Processor Classloader Design Document

The goal of this document is to describe the design of the processor classloader feature, which allows specifying custom classpath for a particular processor. This is useful when a different version of a library than what is present in Hazelcast distribution is needed. It might also be used to combine different versions of the same library in different pipeline steps.

This is a prerequisite for using Hazelcast 3 client to access Hazelcast 3 members (see the Hazelcast 5.0 evaluation experience for Hazelcast users and HZ-344).

User facing API

We are implementing this feature for access to Hz 3. We will provide the jars as part of the distribution (e.g. in some ext folder or similar). We can provide a more general-purpose API later.

Option 1

Use JobConfig and the transform name

java

Pipeline p = Pipeline.create();
BatchSource<Integer> source = TestSources.items(1, 2, 3);
BatchStage<Integer> stage = p.readFrom(source);
stage.writeTo(Sinks.logger());

JobConfig jobConfig = new JobConfig().addCustomClasspathJar(source.name(), "hazelcast-3.12.12.jar");

The transform name is not unique but can be changed via setName(), so it’s likely not an issue.

Option 2

Add withCustomClasspath modifier to Stage

java

Pipeline p = Pipeline.create();
BatchSource<Integer> source = TestSources.items(1, 2, 3);
BatchStage<Integer> stage = p.readFrom(source)
        .withCustomClasspath("hazelcast-3.12.12.jar");
stage.writeTo(Sinks.logger());

The stage would delegate the call to the underlying transform.

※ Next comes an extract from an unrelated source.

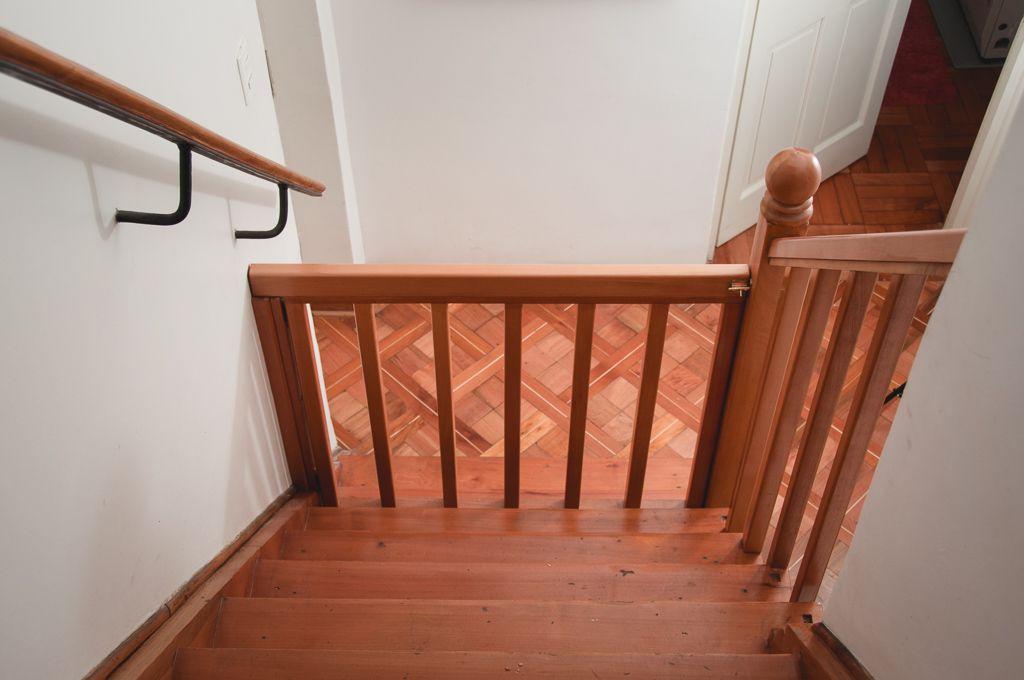 Puerta De Seguridad De Madera Para Escaleras Escaleras De Madera Puertas De Seguridad Escaleras
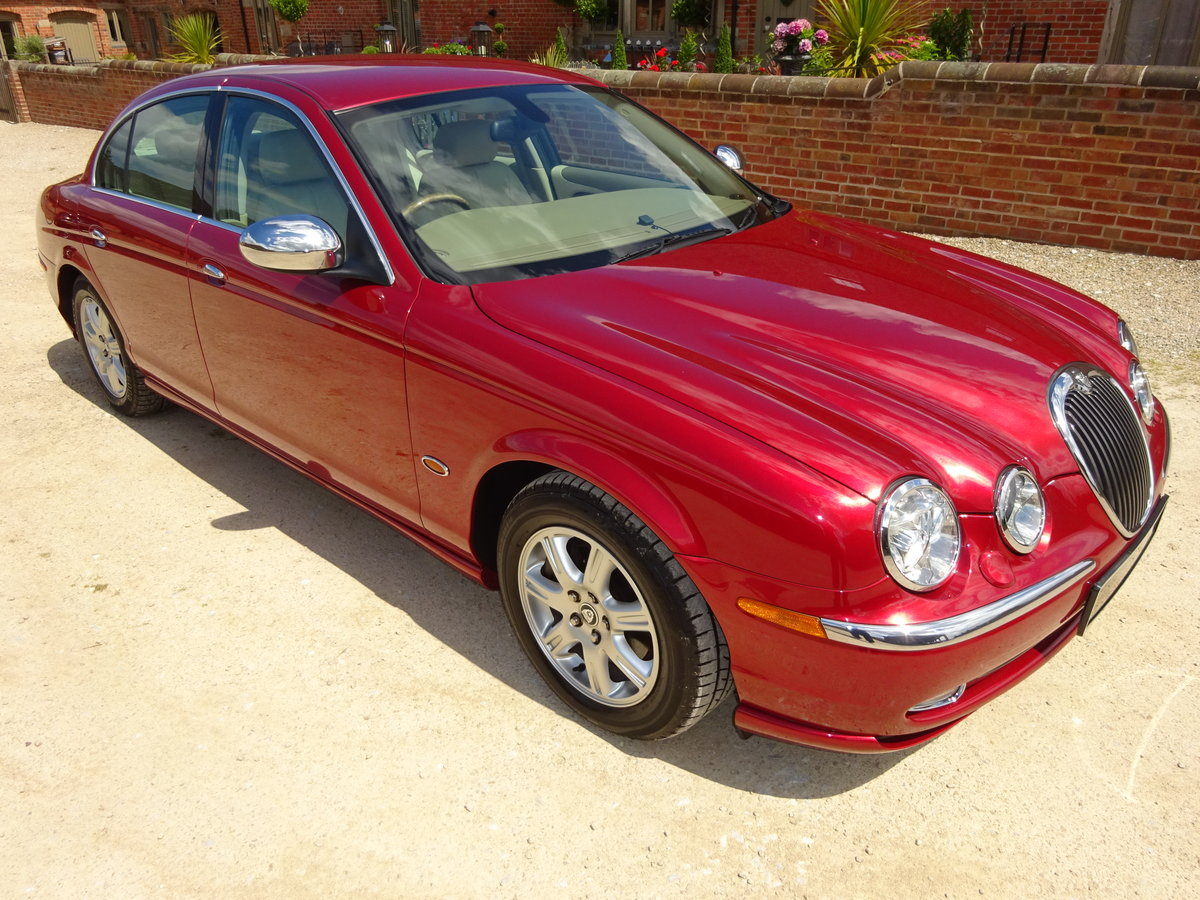 JAGUAR S TYPE 3.0 V6 AUTO 2003 14K MILES FROM NEW 1 OWNER  For Sale (picture 1 of 6)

There is a small issue with this approach during deserialization - the classloader may already be needed to deserialize the transform - we would need to write (and then read) the classloader configuration first, create the classloader and then deserialize the required bits (e.g. metaSupplier) with it, all during deserialization.

Handling resources

Option 1 Only server side resources

Allow specifying jars only in a particular folder already present on the member - the main advantage is that it is simple.

The folder must be configurable, the most common case will use the server distribution, so a HazelcastProperty is enough. A property in the configuration has too much overhead, we can introduce this later, if needed.

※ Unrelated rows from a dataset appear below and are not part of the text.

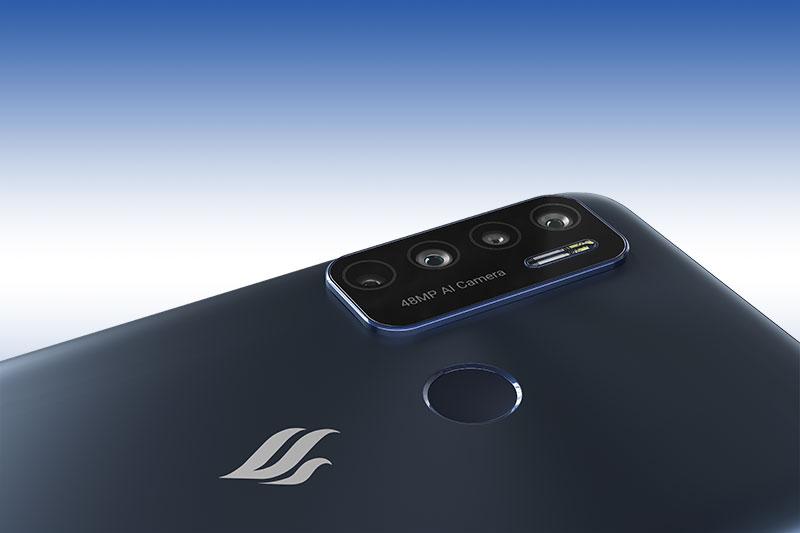 Cụm 4 camera chất lượng nằm gọn trong khung hình chữ nhật - Vsmart Live 4 6GB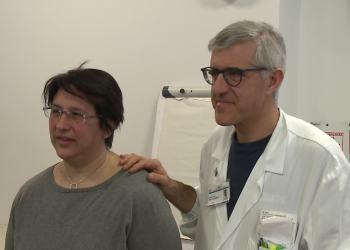 La signora Manca con  il primario di Neurochirurgia del Sant'Anna Silvio Bellocchi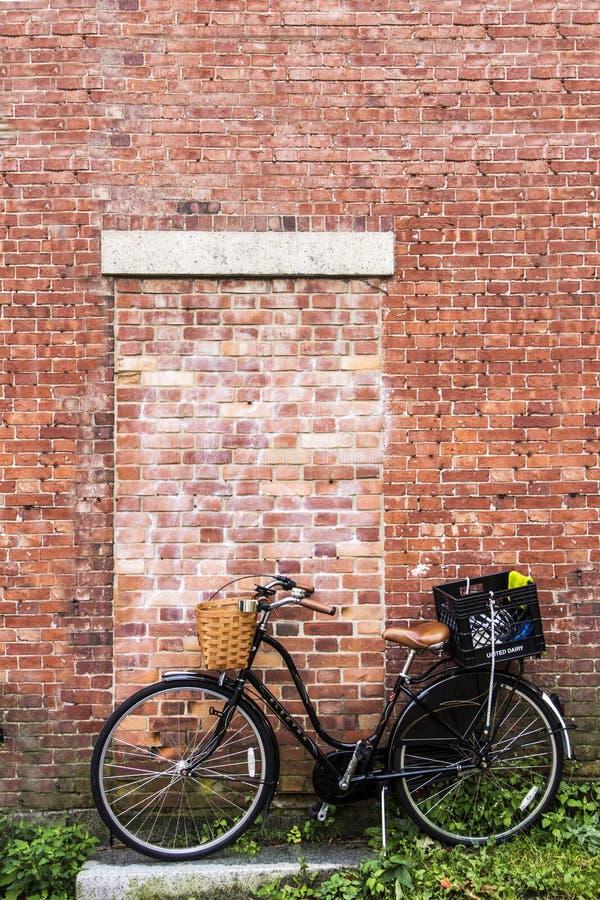 Bicicleta del vintage delante de una pared de ladrillo fotos de archivo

Option 2 Allow upload of any resources from the client (similar to JobConfig)

This is more involved. There are more edge cases, need to perform cleanup of the uploaded resources etc. While this is more powerful the implementation of the resource upload is left for future improvements.

Processor Classloader

The idea is to use what is commonly referred to as a child-first classloader. The main advantage of this approach is that it can use a different version of a class than what is present in the cluster (or in the Jet job classloader).

The classloader is used for deserialization of the transform (and in turn MetaSupplier, Supplier and Processor) in the DAG/Pipeline. The classloader is also set as a context classloader when interacting with MetaSupplier, Supplier and processor instances.

Then there are 2 options how to implement the processor

use reflection to load the classes from the processor classloader
leverage JVM's lazy class loading, where the loading of the class is triggered only when e.g. a processor supplier is actually executed, This approach doesn't currently work for MetaSupplier and Supplier when using Pipeline (works with DAG), due to using Java serialization.

Security

Currently, only server-side resources from the configured folder are possible. The configured resource (jar) name must be checked against breakouts like "../../some.jar".

Code changes

TODO describe code changes needed and issue with PipelineImpl serialization.